Study text:
BEGIN

I’ll be your terrorist for the evening…

I’m at YYZ, and despite the Canadian passport, I’m still Mr Designated Searched Guy. Thought that the passport might’ve changed things, but no. Sigh…

It does mean I no longer have to do those dumb visa waiver things, yay!

And it didn’t help that part of one of the lighting panels started to fall off inside the cabin before takeoff, so we had to taxi back, get it fixed, and head back out an hour later. Gotta love Air Canada.

1656 days from PR application to Canadian Citizenship

I found my old misc.immigration.canada post where I gave the timeline of our application. I’ve now got a few dates to add to that line:

01 Jun 2001: Sent forms with all fees
13 Jun 2001: Receipt acknowledged
26 Jun 2001: Medical forms and interview waiver received
07 Aug 2001: Took medicals
01 Sep 2001: Visas received
02 Apr 2002: Arrived in Canada
18 Mar 2006: Took citizenship

It’s been hard work, but worth it. Canada’s a decent place to live.

Some observations on how immigration worked for us:

  • We did the application ourselves; all you need is on cic.gc.ca.
  • Research ways of getting your money into Canada without incurring swingeing foreign exchange charges. This was perhaps our single biggest cost, and I’m sure we could have avoided some of it.
  • Canadian banks are rather stuffy and inefficient. Expect to pay bank charges, and also expect the “free banking” banks to turn you down until you have a credit history.
  • It takes several years to become credit worthy in Canada. It took about a year before we had a credit card at all.
  • Get to know and love your public transit system. Most Canadian cities have decent transit, and living near a busy transit hub gets you around quickly.
  • Join the library. Books, internet access, and information of what’s happening — and free, too.
  • Owning a car is quite expensive. It’s not the purchase price or the fuel cost; insurance for new immigrants with no insurance record is unbelievable. If your employer can put you on their policy to drive one of their vehicles, you’ll find that it’ll cut your insurance premiums drastically.
  • I ended up changing jobs more than I thought I might.
  • Volunteering helped me get into the industry I really wanted to be in.
  • Professional qualifications don’t import well. Ontario is getting a bit better at accepting foreign qualifications (my UK CEng counted for nothing) but there’s still a long way to go.

Not long after we arrived, I remember being slightly irritated when a fellow UK immigrant said, “The first three years are difficult, then it gets easy.” Looking back, I now agree with him.

END

Spatial localization data:
BEGIN

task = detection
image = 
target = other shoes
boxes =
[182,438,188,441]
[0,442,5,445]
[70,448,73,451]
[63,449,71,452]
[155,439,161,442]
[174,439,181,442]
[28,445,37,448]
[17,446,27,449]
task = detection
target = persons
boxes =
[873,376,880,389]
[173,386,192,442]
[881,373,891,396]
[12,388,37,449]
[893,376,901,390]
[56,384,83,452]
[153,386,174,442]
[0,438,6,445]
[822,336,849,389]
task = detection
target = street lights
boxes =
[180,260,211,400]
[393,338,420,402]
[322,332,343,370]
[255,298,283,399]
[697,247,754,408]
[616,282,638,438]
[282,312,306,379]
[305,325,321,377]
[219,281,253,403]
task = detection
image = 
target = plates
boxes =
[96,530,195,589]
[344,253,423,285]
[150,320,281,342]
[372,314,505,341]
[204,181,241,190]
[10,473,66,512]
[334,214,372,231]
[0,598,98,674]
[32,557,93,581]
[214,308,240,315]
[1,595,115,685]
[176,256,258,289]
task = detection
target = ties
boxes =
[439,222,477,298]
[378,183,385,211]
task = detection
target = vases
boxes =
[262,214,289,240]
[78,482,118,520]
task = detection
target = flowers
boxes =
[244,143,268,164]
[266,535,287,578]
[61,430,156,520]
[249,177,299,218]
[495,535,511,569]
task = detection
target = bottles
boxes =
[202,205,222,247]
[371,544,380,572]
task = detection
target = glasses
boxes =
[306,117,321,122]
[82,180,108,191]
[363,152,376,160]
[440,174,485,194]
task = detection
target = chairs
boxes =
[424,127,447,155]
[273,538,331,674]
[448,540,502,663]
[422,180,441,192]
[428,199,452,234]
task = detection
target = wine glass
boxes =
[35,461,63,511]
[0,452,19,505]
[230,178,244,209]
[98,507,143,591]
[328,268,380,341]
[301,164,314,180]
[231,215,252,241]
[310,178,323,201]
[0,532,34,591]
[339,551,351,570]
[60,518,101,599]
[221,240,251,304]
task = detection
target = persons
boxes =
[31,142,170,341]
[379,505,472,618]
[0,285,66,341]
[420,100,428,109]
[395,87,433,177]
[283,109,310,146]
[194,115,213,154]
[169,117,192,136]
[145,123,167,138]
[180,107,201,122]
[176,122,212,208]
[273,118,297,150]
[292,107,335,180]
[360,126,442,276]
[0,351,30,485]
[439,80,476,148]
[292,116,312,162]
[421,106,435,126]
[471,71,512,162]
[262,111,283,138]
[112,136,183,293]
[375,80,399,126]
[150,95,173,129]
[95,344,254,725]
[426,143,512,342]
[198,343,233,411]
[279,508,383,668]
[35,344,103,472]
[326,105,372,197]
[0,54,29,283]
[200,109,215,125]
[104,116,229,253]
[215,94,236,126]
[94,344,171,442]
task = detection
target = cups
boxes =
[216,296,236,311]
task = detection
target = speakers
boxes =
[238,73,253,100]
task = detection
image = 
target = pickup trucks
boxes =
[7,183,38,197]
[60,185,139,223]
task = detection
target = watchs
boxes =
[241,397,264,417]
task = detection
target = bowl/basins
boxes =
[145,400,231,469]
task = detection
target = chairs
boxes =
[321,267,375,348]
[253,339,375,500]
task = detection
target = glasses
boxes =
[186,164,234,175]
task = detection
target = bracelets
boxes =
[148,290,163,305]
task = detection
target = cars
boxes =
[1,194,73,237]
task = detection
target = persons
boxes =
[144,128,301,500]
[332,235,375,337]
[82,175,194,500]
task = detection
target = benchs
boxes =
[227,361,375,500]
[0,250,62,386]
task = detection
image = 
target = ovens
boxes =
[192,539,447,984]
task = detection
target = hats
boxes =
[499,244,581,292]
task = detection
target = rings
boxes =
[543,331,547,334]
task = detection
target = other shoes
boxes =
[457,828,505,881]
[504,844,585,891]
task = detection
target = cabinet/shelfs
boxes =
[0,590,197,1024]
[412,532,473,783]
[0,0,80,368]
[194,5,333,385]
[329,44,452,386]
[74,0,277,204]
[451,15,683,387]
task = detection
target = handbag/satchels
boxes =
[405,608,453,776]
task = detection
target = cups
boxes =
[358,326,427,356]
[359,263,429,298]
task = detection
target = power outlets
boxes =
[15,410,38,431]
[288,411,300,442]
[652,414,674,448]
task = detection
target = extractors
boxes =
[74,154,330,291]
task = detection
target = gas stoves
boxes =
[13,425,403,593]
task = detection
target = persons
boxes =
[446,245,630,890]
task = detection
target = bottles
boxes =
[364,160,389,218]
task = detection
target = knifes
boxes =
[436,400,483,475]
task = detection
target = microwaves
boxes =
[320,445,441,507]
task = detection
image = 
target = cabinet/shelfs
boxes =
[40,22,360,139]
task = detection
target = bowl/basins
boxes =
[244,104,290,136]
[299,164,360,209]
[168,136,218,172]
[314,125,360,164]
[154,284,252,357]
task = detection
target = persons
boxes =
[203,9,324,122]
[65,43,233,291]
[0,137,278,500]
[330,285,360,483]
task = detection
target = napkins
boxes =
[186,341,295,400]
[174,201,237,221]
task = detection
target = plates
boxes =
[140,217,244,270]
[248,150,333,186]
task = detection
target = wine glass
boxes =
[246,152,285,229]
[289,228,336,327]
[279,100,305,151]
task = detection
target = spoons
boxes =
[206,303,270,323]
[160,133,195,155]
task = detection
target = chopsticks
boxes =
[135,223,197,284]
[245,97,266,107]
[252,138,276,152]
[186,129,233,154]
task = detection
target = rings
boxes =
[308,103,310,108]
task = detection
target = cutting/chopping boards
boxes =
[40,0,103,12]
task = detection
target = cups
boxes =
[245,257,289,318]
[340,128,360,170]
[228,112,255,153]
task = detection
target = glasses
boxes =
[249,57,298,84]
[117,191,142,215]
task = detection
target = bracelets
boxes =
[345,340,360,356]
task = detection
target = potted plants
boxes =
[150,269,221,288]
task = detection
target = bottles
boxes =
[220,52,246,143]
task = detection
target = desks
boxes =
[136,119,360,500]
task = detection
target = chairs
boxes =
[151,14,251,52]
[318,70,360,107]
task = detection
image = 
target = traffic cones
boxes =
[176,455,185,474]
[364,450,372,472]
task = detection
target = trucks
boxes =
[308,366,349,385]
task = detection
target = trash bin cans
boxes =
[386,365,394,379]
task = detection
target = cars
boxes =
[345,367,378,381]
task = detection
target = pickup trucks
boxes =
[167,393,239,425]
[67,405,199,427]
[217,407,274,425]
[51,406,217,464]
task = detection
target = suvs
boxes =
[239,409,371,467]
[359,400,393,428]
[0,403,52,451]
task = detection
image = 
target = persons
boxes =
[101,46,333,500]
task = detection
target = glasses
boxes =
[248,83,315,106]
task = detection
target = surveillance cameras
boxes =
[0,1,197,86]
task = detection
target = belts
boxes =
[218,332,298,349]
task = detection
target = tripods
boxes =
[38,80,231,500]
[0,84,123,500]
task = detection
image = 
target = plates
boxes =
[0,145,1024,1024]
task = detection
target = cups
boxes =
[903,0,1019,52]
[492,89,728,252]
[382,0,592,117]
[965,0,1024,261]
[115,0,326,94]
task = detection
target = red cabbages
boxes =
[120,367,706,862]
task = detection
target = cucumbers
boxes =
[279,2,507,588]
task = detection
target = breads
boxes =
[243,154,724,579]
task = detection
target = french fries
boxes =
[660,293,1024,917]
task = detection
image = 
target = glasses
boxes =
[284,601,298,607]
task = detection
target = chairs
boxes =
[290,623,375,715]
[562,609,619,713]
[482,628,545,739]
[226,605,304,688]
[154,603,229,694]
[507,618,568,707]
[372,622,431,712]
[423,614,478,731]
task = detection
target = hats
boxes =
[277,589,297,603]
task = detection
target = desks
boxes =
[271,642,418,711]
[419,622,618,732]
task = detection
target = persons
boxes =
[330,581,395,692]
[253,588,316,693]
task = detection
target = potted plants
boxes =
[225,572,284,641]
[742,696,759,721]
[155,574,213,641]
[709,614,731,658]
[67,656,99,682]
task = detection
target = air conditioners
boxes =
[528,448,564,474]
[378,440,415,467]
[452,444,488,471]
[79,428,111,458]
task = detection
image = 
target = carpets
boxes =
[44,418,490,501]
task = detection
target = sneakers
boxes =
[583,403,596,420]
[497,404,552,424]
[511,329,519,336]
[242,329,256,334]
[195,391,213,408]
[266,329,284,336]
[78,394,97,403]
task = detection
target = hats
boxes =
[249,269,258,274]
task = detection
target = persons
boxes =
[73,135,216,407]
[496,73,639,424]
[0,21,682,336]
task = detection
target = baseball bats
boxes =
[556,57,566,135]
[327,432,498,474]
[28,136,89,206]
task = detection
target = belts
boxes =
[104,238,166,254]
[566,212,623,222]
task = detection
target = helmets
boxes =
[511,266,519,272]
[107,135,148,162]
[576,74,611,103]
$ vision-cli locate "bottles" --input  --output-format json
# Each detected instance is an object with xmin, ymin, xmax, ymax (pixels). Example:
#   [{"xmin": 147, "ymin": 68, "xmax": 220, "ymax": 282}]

END

In the blog post about immigrating to Canada, how long after arriving did it take before the writer's household had a credit card at all? The rows have no role in this.

Response: About a year.